O secretário de Justiça, Michael Mukasey, anunciou que, a partir de 17 de janeiro, não será permitido que imigrantes utilizem o argumento de erro ou incompetência, por parte de seus advogados, para reabrir processos de regularização no País.

A decisão do departamento de Justiça também ressalta que os estrangeiros que estão em processo de deportação, não terão direito a um advogado público e que, no caso de contratação de um advogado particular, devem fazê-lo sem que haja ônus aos cofres públicos.

Em nota pública, a União Americana de Liberdades Civis (Aclu) afirma que a decisão poderá lebvar à deportação de um número incalculável de imigrantes que tiveram seus processos de regularização no País negados por erro de seus advogados.

Até então, quando um estrangeiro tinha seu processo de regularização negado em uma corte de Imigração, mas tinha evidências de que houve fralha em sua representação legal, a legislação estipulada que o interessado tinha direito a solicitar a reabertura do processo e o prosseguimento de sua defesa.

Para o diretor-adjunto do Projeto de Direitos dos Imigrantes da Aclu, Lee Gelernt, a decisão “trata-se de uma perigosa mudança da tradição de justiça dos Estados Unidos”. “Com esta ação se está dando fim a décadas de prática legal estabelecida”, disse Gelernt.
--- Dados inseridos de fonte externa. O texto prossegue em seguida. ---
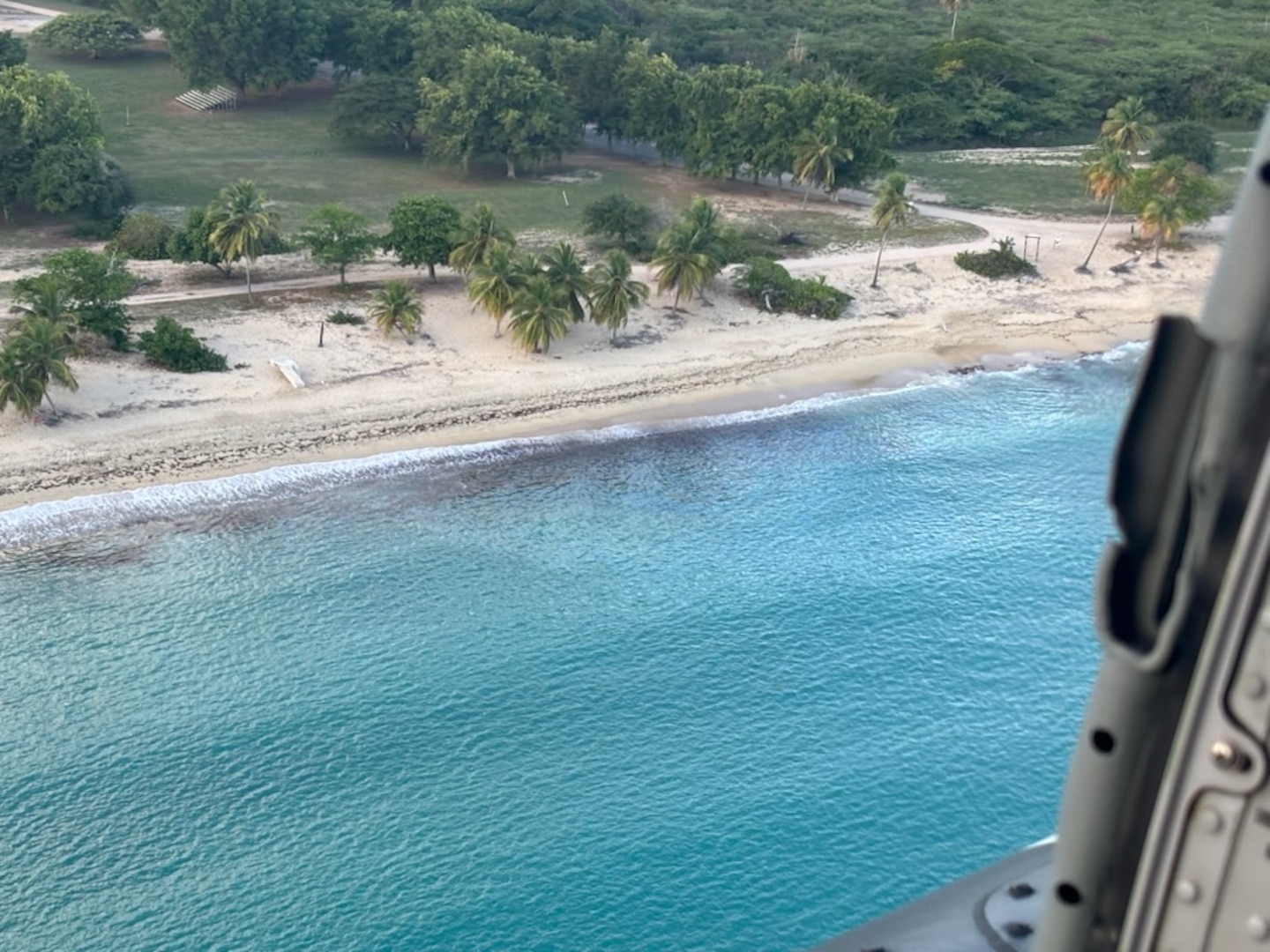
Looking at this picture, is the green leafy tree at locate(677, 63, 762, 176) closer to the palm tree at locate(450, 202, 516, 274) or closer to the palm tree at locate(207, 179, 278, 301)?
the palm tree at locate(450, 202, 516, 274)

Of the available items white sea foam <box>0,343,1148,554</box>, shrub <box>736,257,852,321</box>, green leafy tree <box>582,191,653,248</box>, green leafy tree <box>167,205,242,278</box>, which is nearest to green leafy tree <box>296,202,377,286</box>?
green leafy tree <box>167,205,242,278</box>

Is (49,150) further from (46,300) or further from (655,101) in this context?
(655,101)

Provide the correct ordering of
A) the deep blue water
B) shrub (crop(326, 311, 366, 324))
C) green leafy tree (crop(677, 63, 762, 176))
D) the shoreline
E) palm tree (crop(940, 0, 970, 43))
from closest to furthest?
the deep blue water → the shoreline → shrub (crop(326, 311, 366, 324)) → green leafy tree (crop(677, 63, 762, 176)) → palm tree (crop(940, 0, 970, 43))

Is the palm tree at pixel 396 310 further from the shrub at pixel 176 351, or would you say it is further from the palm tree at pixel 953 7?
the palm tree at pixel 953 7

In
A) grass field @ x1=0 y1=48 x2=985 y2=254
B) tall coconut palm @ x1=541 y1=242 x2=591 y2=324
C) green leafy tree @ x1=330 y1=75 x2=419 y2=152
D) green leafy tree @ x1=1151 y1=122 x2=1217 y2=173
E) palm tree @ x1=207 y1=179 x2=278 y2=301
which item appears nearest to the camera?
tall coconut palm @ x1=541 y1=242 x2=591 y2=324

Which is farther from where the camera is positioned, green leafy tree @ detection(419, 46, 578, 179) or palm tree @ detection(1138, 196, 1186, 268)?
green leafy tree @ detection(419, 46, 578, 179)

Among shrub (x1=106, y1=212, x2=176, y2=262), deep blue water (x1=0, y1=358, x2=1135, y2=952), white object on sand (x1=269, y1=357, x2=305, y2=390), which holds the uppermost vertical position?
shrub (x1=106, y1=212, x2=176, y2=262)

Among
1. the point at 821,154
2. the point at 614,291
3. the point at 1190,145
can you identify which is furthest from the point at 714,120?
the point at 1190,145
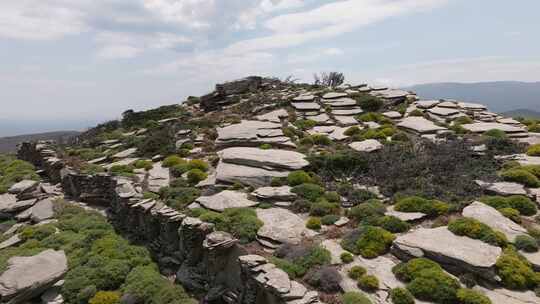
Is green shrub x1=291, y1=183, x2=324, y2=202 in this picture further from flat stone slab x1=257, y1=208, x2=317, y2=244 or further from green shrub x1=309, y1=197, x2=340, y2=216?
flat stone slab x1=257, y1=208, x2=317, y2=244

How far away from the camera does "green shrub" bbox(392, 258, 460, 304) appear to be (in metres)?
9.50

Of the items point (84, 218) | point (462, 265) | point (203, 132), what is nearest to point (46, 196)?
point (84, 218)

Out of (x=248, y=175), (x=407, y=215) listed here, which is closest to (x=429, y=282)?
(x=407, y=215)

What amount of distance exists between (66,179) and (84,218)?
6.20m

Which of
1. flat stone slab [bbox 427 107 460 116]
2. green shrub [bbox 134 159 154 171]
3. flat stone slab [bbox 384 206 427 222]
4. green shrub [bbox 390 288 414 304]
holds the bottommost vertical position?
green shrub [bbox 390 288 414 304]

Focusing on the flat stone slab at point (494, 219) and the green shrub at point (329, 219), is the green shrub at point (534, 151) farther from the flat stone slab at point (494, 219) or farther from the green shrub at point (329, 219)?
the green shrub at point (329, 219)

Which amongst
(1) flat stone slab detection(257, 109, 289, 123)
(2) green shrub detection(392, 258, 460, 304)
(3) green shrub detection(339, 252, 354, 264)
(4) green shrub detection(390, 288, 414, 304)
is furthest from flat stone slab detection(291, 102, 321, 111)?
(4) green shrub detection(390, 288, 414, 304)

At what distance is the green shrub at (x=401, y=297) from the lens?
30.9 ft

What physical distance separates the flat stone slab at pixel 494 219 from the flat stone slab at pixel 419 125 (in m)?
11.2

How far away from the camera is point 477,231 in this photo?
11758 mm

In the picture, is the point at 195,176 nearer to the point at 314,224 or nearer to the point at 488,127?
the point at 314,224

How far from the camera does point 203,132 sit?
28.9 meters

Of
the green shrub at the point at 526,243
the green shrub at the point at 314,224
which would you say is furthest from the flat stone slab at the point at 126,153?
the green shrub at the point at 526,243

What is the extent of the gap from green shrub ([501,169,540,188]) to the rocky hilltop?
0.12 metres
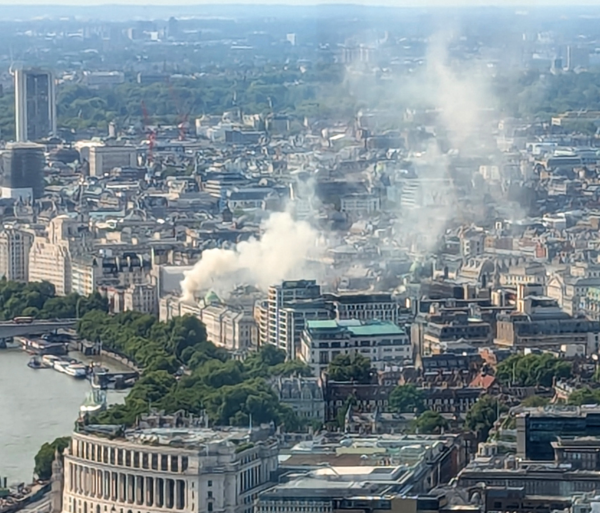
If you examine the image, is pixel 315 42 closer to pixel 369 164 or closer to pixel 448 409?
pixel 369 164

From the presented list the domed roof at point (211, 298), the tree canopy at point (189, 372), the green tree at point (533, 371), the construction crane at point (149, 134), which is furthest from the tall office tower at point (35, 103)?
the green tree at point (533, 371)

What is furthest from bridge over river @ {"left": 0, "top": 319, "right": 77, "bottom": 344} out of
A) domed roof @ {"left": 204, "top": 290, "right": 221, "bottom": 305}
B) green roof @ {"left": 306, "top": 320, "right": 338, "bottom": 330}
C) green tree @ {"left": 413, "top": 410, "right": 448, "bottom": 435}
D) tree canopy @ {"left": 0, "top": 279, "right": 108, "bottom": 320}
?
green tree @ {"left": 413, "top": 410, "right": 448, "bottom": 435}

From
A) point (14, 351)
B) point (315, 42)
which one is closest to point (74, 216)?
point (14, 351)

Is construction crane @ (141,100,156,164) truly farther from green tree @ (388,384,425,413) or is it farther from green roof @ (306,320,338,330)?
green tree @ (388,384,425,413)

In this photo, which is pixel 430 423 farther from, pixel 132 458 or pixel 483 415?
pixel 132 458

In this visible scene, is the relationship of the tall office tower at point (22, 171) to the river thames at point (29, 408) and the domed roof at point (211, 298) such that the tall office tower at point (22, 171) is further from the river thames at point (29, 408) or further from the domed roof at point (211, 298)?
the river thames at point (29, 408)

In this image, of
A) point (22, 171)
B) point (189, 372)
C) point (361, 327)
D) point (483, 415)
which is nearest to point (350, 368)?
point (189, 372)
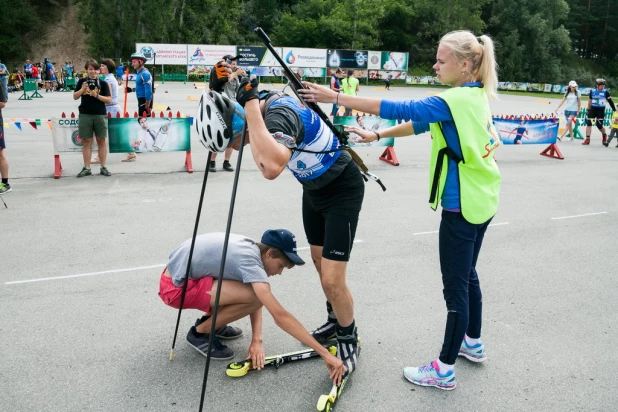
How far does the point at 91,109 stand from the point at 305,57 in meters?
37.4

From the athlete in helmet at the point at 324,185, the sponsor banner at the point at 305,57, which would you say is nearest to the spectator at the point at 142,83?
the athlete in helmet at the point at 324,185

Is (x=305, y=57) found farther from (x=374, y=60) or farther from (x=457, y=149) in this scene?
(x=457, y=149)

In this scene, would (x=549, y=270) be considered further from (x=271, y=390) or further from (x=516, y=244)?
(x=271, y=390)

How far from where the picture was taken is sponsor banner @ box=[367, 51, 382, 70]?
157 feet

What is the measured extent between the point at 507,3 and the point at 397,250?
63347mm

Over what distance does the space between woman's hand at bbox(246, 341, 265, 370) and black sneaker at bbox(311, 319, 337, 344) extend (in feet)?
1.80

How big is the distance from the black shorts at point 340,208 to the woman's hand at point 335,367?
0.62 meters

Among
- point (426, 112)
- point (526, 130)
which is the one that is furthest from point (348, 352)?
point (526, 130)

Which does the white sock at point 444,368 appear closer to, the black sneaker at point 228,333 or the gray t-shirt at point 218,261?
the gray t-shirt at point 218,261

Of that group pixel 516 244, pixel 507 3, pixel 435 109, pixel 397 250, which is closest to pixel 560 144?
pixel 516 244

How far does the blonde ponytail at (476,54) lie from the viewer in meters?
3.07

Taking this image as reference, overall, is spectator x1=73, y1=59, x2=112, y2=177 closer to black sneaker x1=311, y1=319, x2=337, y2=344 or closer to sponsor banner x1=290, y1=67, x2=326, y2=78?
black sneaker x1=311, y1=319, x2=337, y2=344

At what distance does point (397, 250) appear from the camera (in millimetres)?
6215

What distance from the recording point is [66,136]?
934 centimetres
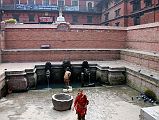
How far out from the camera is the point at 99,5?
41312 millimetres

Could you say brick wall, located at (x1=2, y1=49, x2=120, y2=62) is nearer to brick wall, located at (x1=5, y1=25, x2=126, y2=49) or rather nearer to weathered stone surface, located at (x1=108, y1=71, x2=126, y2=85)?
brick wall, located at (x1=5, y1=25, x2=126, y2=49)

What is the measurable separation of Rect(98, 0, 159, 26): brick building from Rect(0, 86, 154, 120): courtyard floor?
13.3 meters

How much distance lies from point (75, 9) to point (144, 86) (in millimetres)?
28335

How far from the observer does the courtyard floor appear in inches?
406

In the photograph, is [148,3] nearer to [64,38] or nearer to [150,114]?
[64,38]

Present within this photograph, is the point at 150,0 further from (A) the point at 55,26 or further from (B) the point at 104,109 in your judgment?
(B) the point at 104,109

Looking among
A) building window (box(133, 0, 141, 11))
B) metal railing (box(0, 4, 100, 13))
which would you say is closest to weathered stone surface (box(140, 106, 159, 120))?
building window (box(133, 0, 141, 11))

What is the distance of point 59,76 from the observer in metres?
19.0

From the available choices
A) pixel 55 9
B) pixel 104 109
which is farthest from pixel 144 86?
pixel 55 9

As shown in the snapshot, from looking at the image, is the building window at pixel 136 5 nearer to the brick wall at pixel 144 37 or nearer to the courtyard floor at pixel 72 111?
the brick wall at pixel 144 37

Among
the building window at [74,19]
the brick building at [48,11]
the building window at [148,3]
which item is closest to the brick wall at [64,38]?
the building window at [148,3]

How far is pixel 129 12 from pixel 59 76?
52.5ft

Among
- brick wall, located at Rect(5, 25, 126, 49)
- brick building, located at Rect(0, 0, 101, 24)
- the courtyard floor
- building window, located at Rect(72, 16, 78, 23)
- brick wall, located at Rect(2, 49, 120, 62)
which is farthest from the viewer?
building window, located at Rect(72, 16, 78, 23)

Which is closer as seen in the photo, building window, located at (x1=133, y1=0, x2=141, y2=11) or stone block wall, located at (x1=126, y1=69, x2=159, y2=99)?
stone block wall, located at (x1=126, y1=69, x2=159, y2=99)
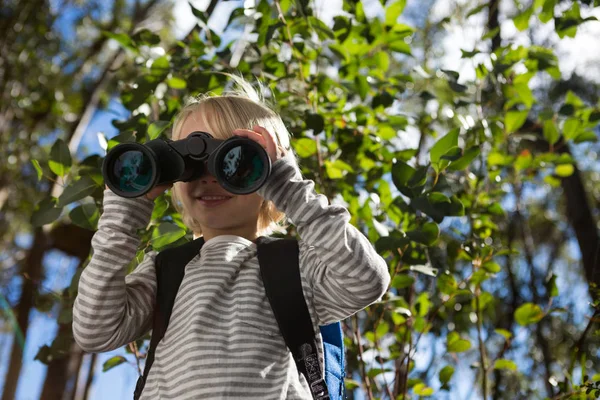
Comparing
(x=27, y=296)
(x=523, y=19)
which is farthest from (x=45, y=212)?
(x=27, y=296)

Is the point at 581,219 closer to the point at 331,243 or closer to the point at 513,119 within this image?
the point at 513,119

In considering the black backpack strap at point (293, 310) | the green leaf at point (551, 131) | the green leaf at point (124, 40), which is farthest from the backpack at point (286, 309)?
the green leaf at point (551, 131)

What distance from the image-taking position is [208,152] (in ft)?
3.94

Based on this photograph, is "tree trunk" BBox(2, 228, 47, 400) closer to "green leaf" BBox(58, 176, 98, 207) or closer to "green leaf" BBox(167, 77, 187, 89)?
"green leaf" BBox(167, 77, 187, 89)

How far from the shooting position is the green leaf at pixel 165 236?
1.50 metres

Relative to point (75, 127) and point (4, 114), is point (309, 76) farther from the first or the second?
point (4, 114)

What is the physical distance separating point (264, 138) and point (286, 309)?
11.9 inches

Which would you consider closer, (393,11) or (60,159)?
(60,159)

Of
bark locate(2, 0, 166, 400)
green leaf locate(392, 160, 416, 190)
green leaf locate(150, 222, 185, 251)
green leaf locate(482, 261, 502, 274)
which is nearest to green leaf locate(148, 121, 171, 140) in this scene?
green leaf locate(150, 222, 185, 251)

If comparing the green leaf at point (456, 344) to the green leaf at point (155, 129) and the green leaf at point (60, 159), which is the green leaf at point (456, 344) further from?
the green leaf at point (60, 159)

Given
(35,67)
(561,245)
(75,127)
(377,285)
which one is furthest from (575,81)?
(377,285)

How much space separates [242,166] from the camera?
114 centimetres

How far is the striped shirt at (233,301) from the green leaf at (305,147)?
796 millimetres

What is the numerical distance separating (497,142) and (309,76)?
0.63 m
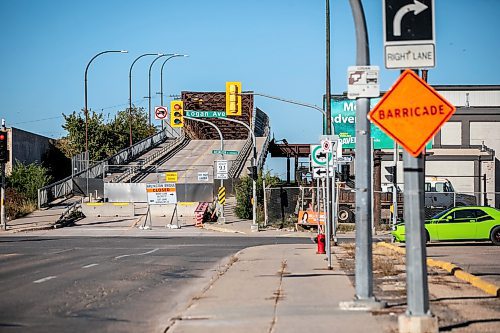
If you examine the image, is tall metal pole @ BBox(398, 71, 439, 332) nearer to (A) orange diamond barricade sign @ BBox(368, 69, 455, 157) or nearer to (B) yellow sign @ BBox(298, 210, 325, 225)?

A iniciativa vem sendo analisada desde agosto do ano passado, quando Mukasey pediu a opinião sobre o tema, entre outras entidades, à Aclu e à Associação de Advogados dos Estados Unidos. As entidades protestaram, mas a medida foi implantada.

A decisão foi qualificada pela American Immigration Law Foundation (AILF)
como “decisão de último minuto da administração Bush”

- Estamos indignados com esta iniciativa. Está sendo eliminado o direito dos imigrantes a uma audiência justa para determinar se devem ou não ser deportados – diz Nadine Wettstein, diretora da AILF.